DATA EXCERPTS section start
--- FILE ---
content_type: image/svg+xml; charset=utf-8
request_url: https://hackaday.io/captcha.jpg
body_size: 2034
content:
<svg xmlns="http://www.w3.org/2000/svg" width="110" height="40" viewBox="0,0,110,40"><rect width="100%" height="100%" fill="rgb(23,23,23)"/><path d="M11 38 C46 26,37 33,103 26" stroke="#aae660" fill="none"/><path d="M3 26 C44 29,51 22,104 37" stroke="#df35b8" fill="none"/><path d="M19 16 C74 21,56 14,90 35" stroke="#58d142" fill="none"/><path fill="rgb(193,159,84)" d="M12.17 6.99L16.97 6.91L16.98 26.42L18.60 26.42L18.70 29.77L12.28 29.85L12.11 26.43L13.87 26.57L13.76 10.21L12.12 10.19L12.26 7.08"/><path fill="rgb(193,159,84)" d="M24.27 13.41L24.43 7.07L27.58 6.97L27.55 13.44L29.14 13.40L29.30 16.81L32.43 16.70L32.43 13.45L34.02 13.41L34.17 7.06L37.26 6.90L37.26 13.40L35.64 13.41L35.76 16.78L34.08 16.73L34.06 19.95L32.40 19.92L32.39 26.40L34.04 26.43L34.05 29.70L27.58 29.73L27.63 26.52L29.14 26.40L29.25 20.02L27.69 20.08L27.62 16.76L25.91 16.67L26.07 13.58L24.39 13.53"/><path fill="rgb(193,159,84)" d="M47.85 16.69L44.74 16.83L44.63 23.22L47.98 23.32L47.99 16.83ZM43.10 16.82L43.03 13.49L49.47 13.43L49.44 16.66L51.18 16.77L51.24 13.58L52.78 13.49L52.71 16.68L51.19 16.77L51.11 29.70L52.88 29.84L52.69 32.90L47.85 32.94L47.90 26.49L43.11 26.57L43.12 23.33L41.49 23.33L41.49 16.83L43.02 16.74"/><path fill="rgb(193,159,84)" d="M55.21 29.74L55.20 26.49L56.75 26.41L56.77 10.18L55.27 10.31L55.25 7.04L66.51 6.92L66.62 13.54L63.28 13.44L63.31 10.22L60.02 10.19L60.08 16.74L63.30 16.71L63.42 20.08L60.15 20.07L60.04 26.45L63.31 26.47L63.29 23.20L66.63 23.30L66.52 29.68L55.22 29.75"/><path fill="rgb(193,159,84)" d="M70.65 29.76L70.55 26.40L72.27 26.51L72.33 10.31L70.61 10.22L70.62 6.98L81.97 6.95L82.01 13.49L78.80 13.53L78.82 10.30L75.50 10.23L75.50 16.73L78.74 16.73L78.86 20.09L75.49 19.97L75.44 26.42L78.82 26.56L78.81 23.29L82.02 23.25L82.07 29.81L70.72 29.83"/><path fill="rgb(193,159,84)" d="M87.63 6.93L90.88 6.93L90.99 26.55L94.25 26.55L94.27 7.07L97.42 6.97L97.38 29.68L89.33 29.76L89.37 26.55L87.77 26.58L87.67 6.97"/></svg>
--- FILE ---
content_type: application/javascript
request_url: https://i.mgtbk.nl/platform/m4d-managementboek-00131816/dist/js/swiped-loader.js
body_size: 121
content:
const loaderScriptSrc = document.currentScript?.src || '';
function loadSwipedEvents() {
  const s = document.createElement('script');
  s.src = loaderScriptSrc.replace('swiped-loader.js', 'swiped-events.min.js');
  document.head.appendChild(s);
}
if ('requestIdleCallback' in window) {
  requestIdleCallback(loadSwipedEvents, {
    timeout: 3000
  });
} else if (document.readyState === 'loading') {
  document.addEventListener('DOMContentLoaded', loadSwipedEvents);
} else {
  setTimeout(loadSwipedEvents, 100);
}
DATA EXCERPTS section end
AIM OF THE TASK - So that nothing is lost, write out each record exactly as it appears above.

SOLVED PROBLEM -
--- FILE ---
content_type: image/svg+xml; charset=utf-8
request_url: https://hackaday.io/captcha.jpg
body_size: 2034
content:
<svg xmlns="http://www.w3.org/2000/svg" width="110" height="40" viewBox="0,0,110,40"><rect width="100%" height="100%" fill="rgb(23,23,23)"/><path d="M11 38 C46 26,37 33,103 26" stroke="#aae660" fill="none"/><path d="M3 26 C44 29,51 22,104 37" stroke="#df35b8" fill="none"/><path d="M19 16 C74 21,56 14,90 35" stroke="#58d142" fill="none"/><path fill="rgb(193,159,84)" d="M12.17 6.99L16.97 6.91L16.98 26.42L18.60 26.42L18.70 29.77L12.28 29.85L12.11 26.43L13.87 26.57L13.76 10.21L12.12 10.19L12.26 7.08"/><path fill="rgb(193,159,84)" d="M24.27 13.41L24.43 7.07L27.58 6.97L27.55 13.44L29.14 13.40L29.30 16.81L32.43 16.70L32.43 13.45L34.02 13.41L34.17 7.06L37.26 6.90L37.26 13.40L35.64 13.41L35.76 16.78L34.08 16.73L34.06 19.95L32.40 19.92L32.39 26.40L34.04 26.43L34.05 29.70L27.58 29.73L27.63 26.52L29.14 26.40L29.25 20.02L27.69 20.08L27.62 16.76L25.91 16.67L26.07 13.58L24.39 13.53"/><path fill="rgb(193,159,84)" d="M47.85 16.69L44.74 16.83L44.63 23.22L47.98 23.32L47.99 16.83ZM43.10 16.82L43.03 13.49L49.47 13.43L49.44 16.66L51.18 16.77L51.24 13.58L52.78 13.49L52.71 16.68L51.19 16.77L51.11 29.70L52.88 29.84L52.69 32.90L47.85 32.94L47.90 26.49L43.11 26.57L43.12 23.33L41.49 23.33L41.49 16.83L43.02 16.74"/><path fill="rgb(193,159,84)" d="M55.21 29.74L55.20 26.49L56.75 26.41L56.77 10.18L55.27 10.31L55.25 7.04L66.51 6.92L66.62 13.54L63.28 13.44L63.31 10.22L60.02 10.19L60.08 16.74L63.30 16.71L63.42 20.08L60.15 20.07L60.04 26.45L63.31 26.47L63.29 23.20L66.63 23.30L66.52 29.68L55.22 29.75"/><path fill="rgb(193,159,84)" d="M70.65 29.76L70.55 26.40L72.27 26.51L72.33 10.31L70.61 10.22L70.62 6.98L81.97 6.95L82.01 13.49L78.80 13.53L78.82 10.30L75.50 10.23L75.50 16.73L78.74 16.73L78.86 20.09L75.49 19.97L75.44 26.42L78.82 26.56L78.81 23.29L82.02 23.25L82.07 29.81L70.72 29.83"/><path fill="rgb(193,159,84)" d="M87.63 6.93L90.88 6.93L90.99 26.55L94.25 26.55L94.27 7.07L97.42 6.97L97.38 29.68L89.33 29.76L89.37 26.55L87.77 26.58L87.67 6.97"/></svg>
--- FILE ---
content_type: application/javascript
request_url: https://i.mgtbk.nl/platform/m4d-managementboek-00131816/dist/js/swiped-loader.js
body_size: 121
content:
const loaderScriptSrc = document.currentScript?.src || '';
function loadSwipedEvents() {
  const s = document.createElement('script');
  s.src = loaderScriptSrc.replace('swiped-loader.js', 'swiped-events.min.js');
  document.head.appendChild(s);
}
if ('requestIdleCallback' in window) {
  requestIdleCallback(loadSwipedEvents, {
    timeout: 3000
  });
} else if (document.readyState === 'loading') {
  document.addEventListener('DOMContentLoaded', loadSwipedEvents);
} else {
  setTimeout(loadSwipedEvents, 100);
}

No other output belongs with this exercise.